Image par Alexei Ïorch
D’emblée, je tiens à préciser que je ne dispose d'aucune information secrète sur les raisons qui ont poussé l'Europe à imposer à Chypre un ultimatum si soudain. Cette taxe sur les dépôts bancaires équivaut de fait à une expropriation partielle des capitaux, en échange du sauvetage de son système bancaire, l'un des deux piliers économiques de l’île avec le tourisme.
J’ai mon hypothèse sur la question et elle diffère de la plupart des explications en circulation, comme quoi cette mesure serait une offensive contre les comptes offshores russes et le blanchiment d’argent. Fort possible, mais en partie seulement. La plus grande part de cet argent devant être déjà bien loin. Les plus touchés seront les épargnants se retrouvant avec des comptes gelés.
Or, les Russes ne sont pas les seuls concernés. Il y a des Anglais, des Allemands et des Israéliens.
D’autres experts - et les autorités russes - trouvent cette mesure non seulement absurde mais « injuste, non professionnelle et dangereuse ». Notre grand manitou de la finance Alexeï Koudrine accuse l’UE d’être responsable de cette crise bancaire chypriote, pour ne pas avoir pu ou su résoudre à temps les problèmes d’endettement.
Cette « taxe sur les dépôts » apparaît en effet comme absurde et non professionnelle, surtout si elle a pour mission de sortir Chypre de la crise bancaire et économique. Son entérinement par le Parlement, en plus d’être un véritable hara-kiri politique, ne peut que condamner le système bancaire.
Les banques sont suspendues à la notion de confiance, perdue à jamais dans le cas des institutions chypriotes. Et la situation ne risque pas de s’arranger de sitôt, même avec l’aide de l’Europe et du FMI.

┄┄┄┄┄┄┄┄┄┄

▶ _CONSIGNES_
[a] Répondez aux questions suivantes à partir du texte sur la taxe chypriote :
(i) Quels sont les deux piliers économiques de l'île ?
(ii) Outre les Russes, quelles nationalités sont citées parmi les personnes concernées ?
(iii) Qui accuse l'UE d'être responsable de la crise bancaire chypriote ?
[b] Poursuivez le texte sur la taxe chypriote à la suite de sa dernière phrase.
Les items proviennent d'une autre source que le texte de lecture.

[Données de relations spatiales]
┄┄┄┄┄┄┄┄┄┄

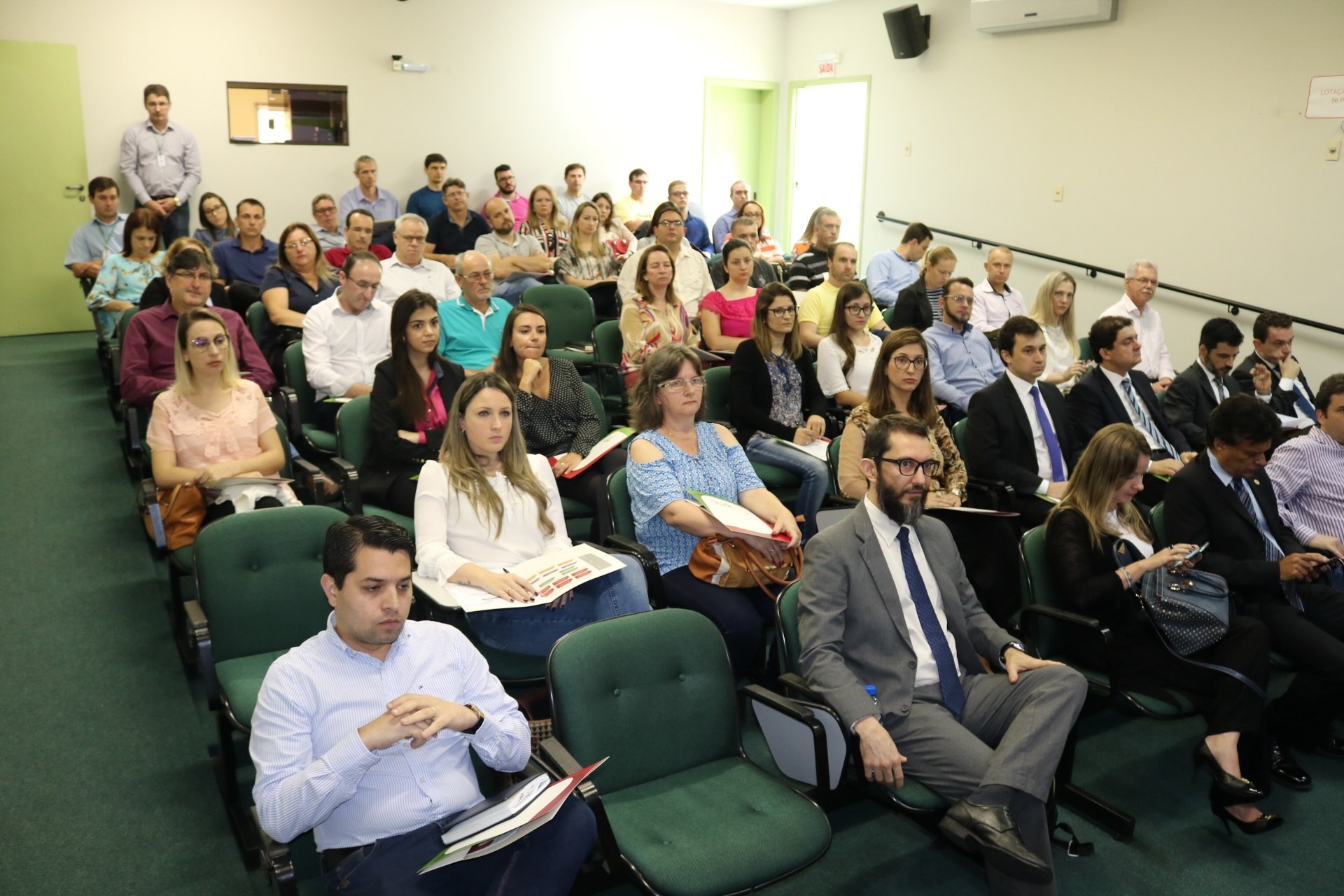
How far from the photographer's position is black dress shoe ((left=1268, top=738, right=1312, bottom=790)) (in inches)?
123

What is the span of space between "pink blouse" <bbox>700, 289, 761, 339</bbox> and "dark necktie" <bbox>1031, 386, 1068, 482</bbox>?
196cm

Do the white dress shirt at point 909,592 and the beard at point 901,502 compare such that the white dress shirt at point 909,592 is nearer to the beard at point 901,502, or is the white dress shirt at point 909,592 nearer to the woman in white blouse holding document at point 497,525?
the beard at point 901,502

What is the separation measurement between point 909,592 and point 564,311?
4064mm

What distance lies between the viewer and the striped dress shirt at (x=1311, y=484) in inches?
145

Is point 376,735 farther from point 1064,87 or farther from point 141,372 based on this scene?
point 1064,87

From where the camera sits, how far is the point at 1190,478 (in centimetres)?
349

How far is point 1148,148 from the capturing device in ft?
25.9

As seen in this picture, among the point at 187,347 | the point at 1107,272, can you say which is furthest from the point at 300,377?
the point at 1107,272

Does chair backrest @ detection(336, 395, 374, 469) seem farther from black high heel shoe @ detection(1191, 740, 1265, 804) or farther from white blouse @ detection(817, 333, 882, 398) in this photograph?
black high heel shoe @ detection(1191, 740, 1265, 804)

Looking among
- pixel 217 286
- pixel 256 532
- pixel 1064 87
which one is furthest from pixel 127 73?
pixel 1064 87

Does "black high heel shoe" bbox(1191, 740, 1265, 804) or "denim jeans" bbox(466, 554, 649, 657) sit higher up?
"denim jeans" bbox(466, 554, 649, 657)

┄┄┄┄┄┄┄┄┄┄

▶ _CORRIGÉ_
[a]
(i) Le système bancaire et le tourisme.
(ii) Des Anglais, des Allemands et des Israéliens.
(iii) Alexeï Koudrine.

[b]
Ce qui veut dire que ce « sabotage » du système bancaire chypriote a été provoqué en toute connaissance de cause. Ceux qui l'ont orchestré ne pouvaient ignorer non plus que la réputation du système européen dans son ensemble serait touchée , provoquant une fuite des capitaux vers les banques asiatiques.
Mettre en danger la réputation de tout le système bancaire européen, risquer des milliards d’euros, provoquer une crise de la zone euro juste pour faire « un pied de nez » à quelques milliers de Russes et d’Anglais paraît absurde. D’où mon sentiment que la Russie n’est pas la véritable cible.
J'avance l'hypothèse qu'il s'agit d'une punition pour l’exemple. Si catastrophique qu’il soit pour les Chypriotes, c’est un moindre mal pour les Européens, qui souhaitent que les pays du Sud prennent conscience de ce qu’ils risquent en refusant d’appliquer les consignes financières extérieures.
Chypre ne compte que 800 000 habitants. Ce n’est pas la Grèce, encore moins l’Italie ou l’Espagne. En cas de refus de cet ultimatum, l’UE pourra très bien commencer par sortir Chypre de la zone euro avant de passer aux autres pays. Ainsi, la crise chypriote pourrait servir de mauvais exemple à renvoyer à une partie des pays de la zone euro pour les contraindre à des règles du jeu dictées de l’extérieur.
Loin de moi l’idée d’accuser l’Allemagne d’impérialisme. Ce sont peut-être les premiers jalons d’un combat acharné pour sauver l’Europe. Et il faut la sauver. C’est exactement ce que j’aurais fait à la place des Allemands.
Il ne faut pas leur en tenir rigueur. Si nous ou les pays européens avions été prévenus, cela aurait gâché l’effet de surprise et tout espoir de résoudre cette crise. Doit-on sauver Chypre ? Que gagnerions-nous à mettre des bâtons dans les roues des Allemands ? Rien, nous y perdrions au contraire. Accorder un prêt supplémentaire à Chypre ou racheter ces actifs bancaires serait une dépense insensée. Et qui plus est, insuffisante pour sauver l’île.
Segueï Karaganov, président du Conseil de politique extérieure et de défense.
Publié dans Rossiyskaya Gazeta.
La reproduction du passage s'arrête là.